Bug 10 — Concurrent writes on one socket¶
void send(const std::string& msg) {
sock_.async_write_some(boost::asio::buffer(msg), handler); // BUG if called
} // re-entrantly
// send() called from two handlers before the first write completes
What's wrong: Two async_write_some ops are outstanding on the same socket; their bytes interleave on the wire, corrupting the stream. (Also msg is a dangling reference once send returns.) Root cause: A socket allows only one outstanding write at a time for ordered output; and the buffer must outlive the op. Fix: Queue outbound messages; write the next only after the previous write's completion. Own each message buffer (copy into the queue), not by reference.
Bug 11 — Java buffer not flipped¶
ch.read(buf, buf, new CompletionHandler<Integer, ByteBuffer>() {
public void completed(Integer n, ByteBuffer b) {
ch.write(b, b, writeHandler); // BUG: buffer still in write-position
}
public void failed(Throwable t, ByteBuffer b) {}
});
What's wrong: After a read, the ByteBuffer's position is at the end of the data; writing it without flip() sends zero/garbage bytes from position→limit. Root cause: NIO buffers track position/limit; read fills forward, write must start from 0. Fix: b.flip(); before ch.write(b, ...); after the write completes, b.clear() before the next read.
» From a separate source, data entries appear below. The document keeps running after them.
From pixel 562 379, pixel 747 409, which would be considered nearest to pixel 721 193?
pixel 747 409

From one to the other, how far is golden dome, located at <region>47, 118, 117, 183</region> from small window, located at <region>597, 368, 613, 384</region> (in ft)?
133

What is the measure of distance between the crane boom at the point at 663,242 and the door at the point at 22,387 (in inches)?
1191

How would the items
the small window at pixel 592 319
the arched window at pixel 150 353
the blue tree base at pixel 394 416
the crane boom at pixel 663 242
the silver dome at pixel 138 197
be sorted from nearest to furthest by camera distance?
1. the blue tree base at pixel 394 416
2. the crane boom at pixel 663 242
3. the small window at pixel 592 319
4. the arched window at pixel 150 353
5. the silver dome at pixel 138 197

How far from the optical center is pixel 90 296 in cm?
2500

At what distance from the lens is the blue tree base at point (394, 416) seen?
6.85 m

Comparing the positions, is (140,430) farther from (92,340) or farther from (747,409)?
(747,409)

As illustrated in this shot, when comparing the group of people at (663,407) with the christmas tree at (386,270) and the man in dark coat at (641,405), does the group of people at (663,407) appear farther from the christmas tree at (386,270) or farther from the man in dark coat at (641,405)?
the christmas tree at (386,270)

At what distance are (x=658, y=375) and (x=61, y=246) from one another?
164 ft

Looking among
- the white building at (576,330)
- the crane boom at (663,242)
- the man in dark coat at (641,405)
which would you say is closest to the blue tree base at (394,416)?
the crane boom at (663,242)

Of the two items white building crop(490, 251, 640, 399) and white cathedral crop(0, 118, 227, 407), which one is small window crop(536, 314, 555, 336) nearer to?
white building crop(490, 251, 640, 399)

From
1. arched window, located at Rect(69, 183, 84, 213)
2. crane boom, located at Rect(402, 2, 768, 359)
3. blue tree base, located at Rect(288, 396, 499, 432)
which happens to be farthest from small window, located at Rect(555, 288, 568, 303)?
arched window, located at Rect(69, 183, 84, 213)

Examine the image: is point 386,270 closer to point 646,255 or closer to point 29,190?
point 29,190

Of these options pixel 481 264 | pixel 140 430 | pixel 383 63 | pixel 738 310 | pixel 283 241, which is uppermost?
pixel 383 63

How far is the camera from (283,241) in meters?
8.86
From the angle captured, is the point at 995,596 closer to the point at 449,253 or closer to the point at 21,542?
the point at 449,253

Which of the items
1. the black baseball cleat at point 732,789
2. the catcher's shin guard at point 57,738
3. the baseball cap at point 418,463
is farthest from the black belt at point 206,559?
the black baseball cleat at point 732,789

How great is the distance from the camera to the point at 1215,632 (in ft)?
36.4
Bug 12 — Unbounded reads (no backpressure)¶
void do_read() {
sock_.async_read_some(boost::asio::buffer(buf_),
[this, self](auto ec, std::size_t n) {
outbound_.push_back(std::string(buf_.data(), n)); // BUG: grows forever
do_read(); // read again immediately
});
}
What's wrong: If the consumer (or upstream socket) is slower than the producer, outbound_ grows without bound → OOM. Root cause: No backpressure: reads are re-armed regardless of how much un-sent data is queued. Fix: Gate do_read() on a high-water mark; pause reading when outbound_ bytes exceed it, resume in the write-completion handler when below a low-water mark.
Practice Tips¶
- Lifetime first. When a Proactor server crashes intermittently under load with detached stacks, suspect Bug 1/2/5/10 (use-after-free / dangling buffer) before anything else. Reproduce under AddressSanitizer.
- Races second. Mysterious wrong results on multi-threaded
io_context→ Bug 8. Run under ThreadSanitizer; prefer strands or per-core sharding. - Semantics third. Wrong/short data → Bug 3/4/11 (partial reads, buffer positions).
- Always handle
operation_abortedexplicitly before generic error handling. - One outstanding write per socket — serialize via an outbound queue.
- Add backpressure to every read loop that can outrun its consumer.